## The problem
Every line of the data below must be output exactly, with images left out.

## Excerpted records
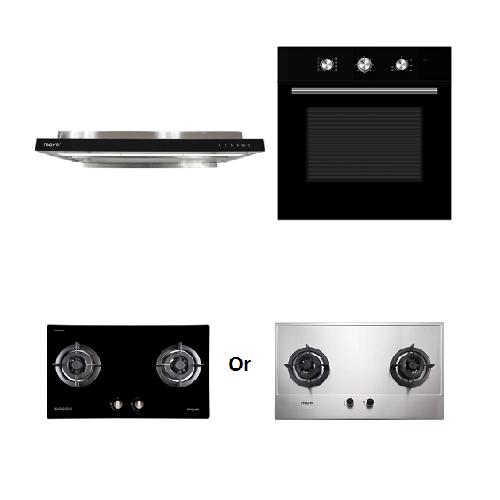 Mayer kitchen Bundle Set8 MMGH772/SS772+MMSI903OT+MMDO8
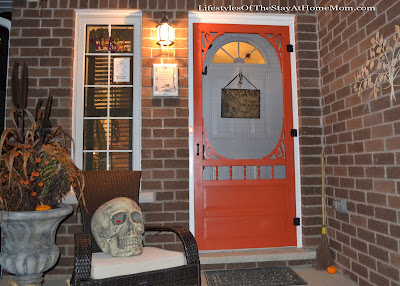 http://www.lifestylesofthestayathomemom.com/2013/10/a-spooktacular-halloween-on-budget.html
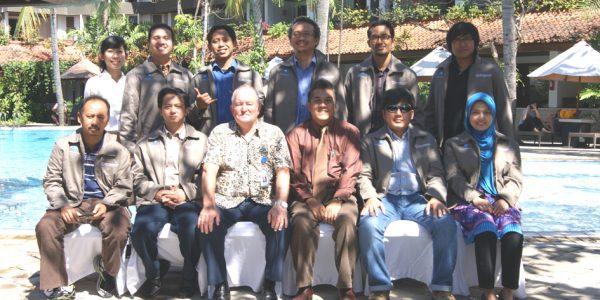 NEBOSH International Oil and Gas - 2012, Bali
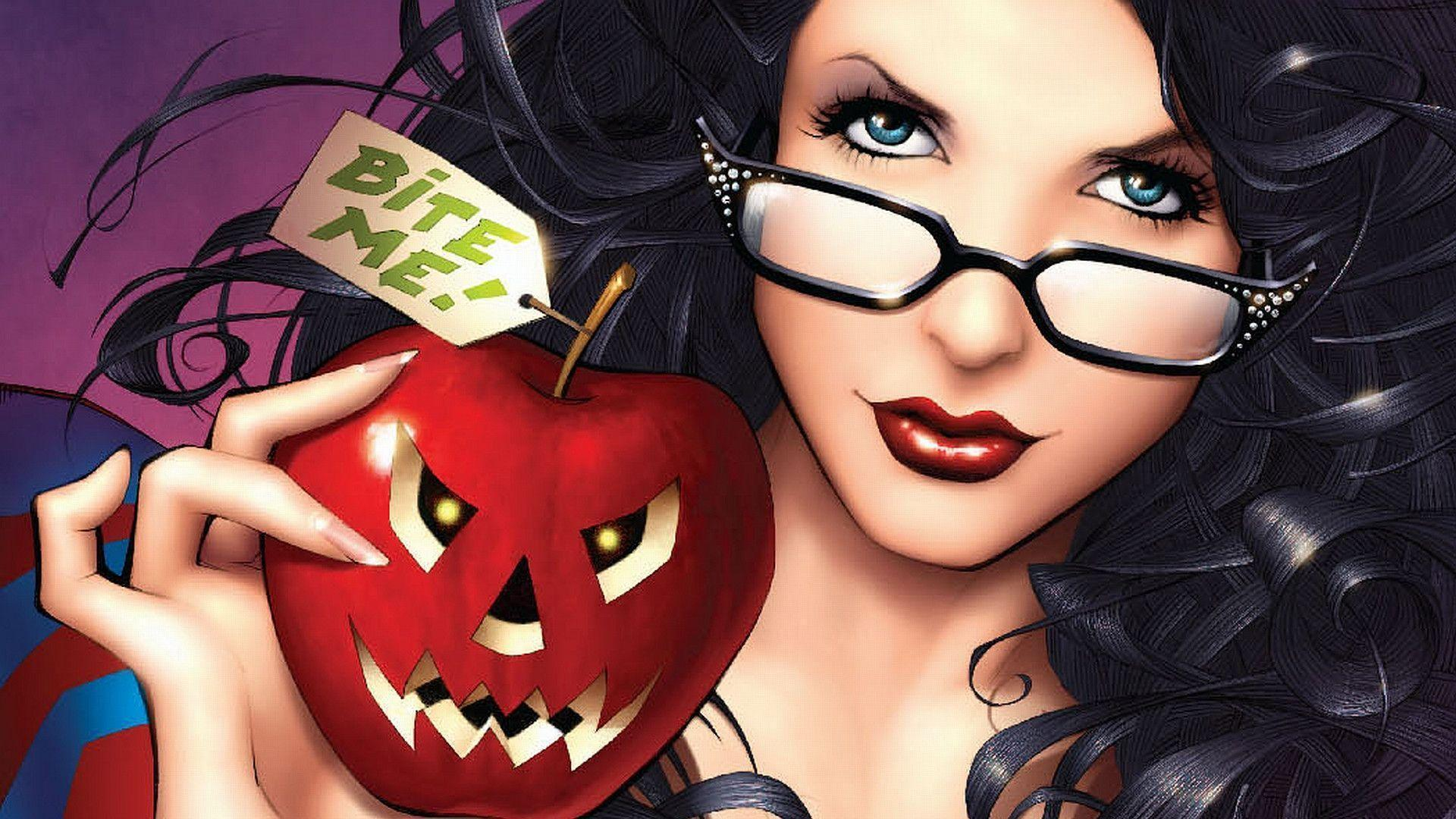 female grimm fairy tales wallpaper - photo #27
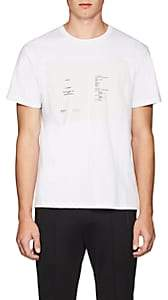 Raf Simons Men's Play-Print Cotton Jersey T-Shirt - White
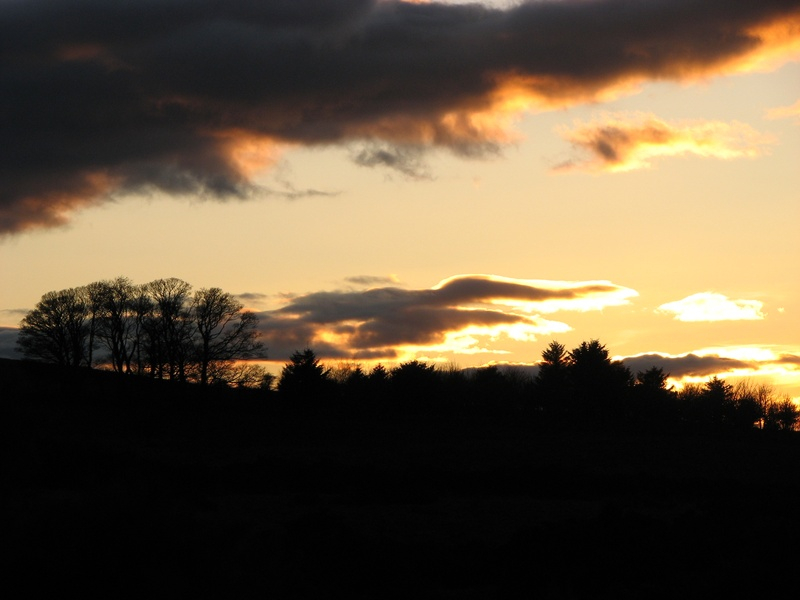 March sunset 5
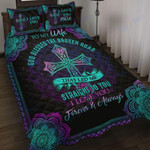 Custom Bedding To My Wife Bedding Set - Gift For Wife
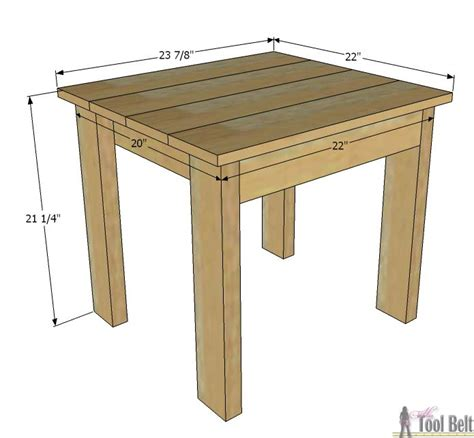 how to build a child s desk simple kid s table and chair set her tool belt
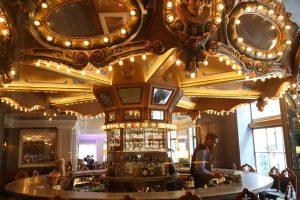 Hotel-Monteleone (1)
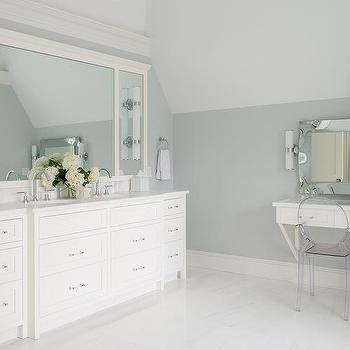 Ivory Master Bathroom With Robert Abbey Bling Chandelier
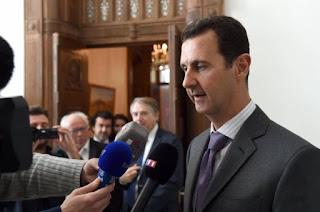 Άσαντ:o Bλαδίμηρος Πούτιν είναι παγκοσμίως ο μόνος υπερασπιστής του χριστιανικού πολιτισμού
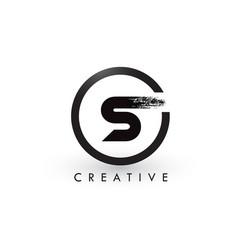 S brush letter logo design creative brushed vector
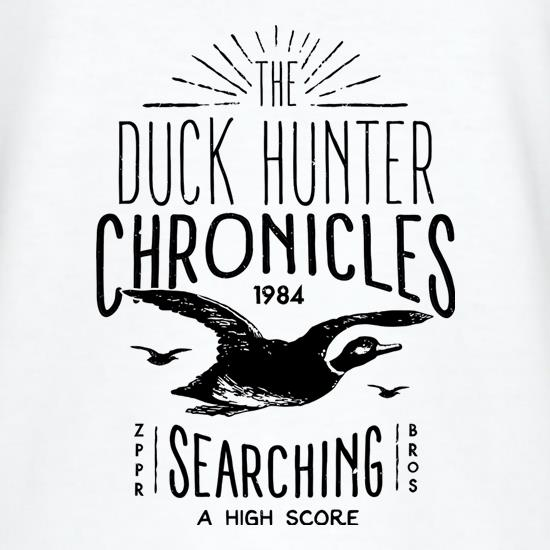 Duck Hunt Vintage t shirt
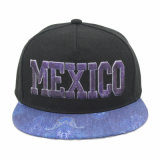 Best Selling Hip Hop Hats with 3D Embroidery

## Problem solution
 Mayer kitchen Bundle Set8 MMGH772/SS772+MMSI903OT+MMDO8
 http://www.lifestylesofthestayathomemom.com/2013/10/a-spooktacular-halloween-on-budget.html
 NEBOSH International Oil and Gas - 2012, Bali
 female grimm fairy tales wallpaper - photo #27
 Raf Simons Men's Play-Print Cotton Jersey T-Shirt - White
 March sunset 5
 Custom Bedding To My Wife Bedding Set - Gift For Wife
 how to build a child s desk simple kid s table and chair set her tool belt
 Hotel-Monteleone (1)
 Ivory Master Bathroom With Robert Abbey Bling Chandelier
 Άσαντ:o Bλαδίμηρος Πούτιν είναι παγκοσμίως ο μόνος υπερασπιστής του χριστιανικού πολιτισμού
 S brush letter logo design creative brushed vector
 Duck Hunt Vintage t shirt
 Best Selling Hip Hop Hats with 3D Embroidery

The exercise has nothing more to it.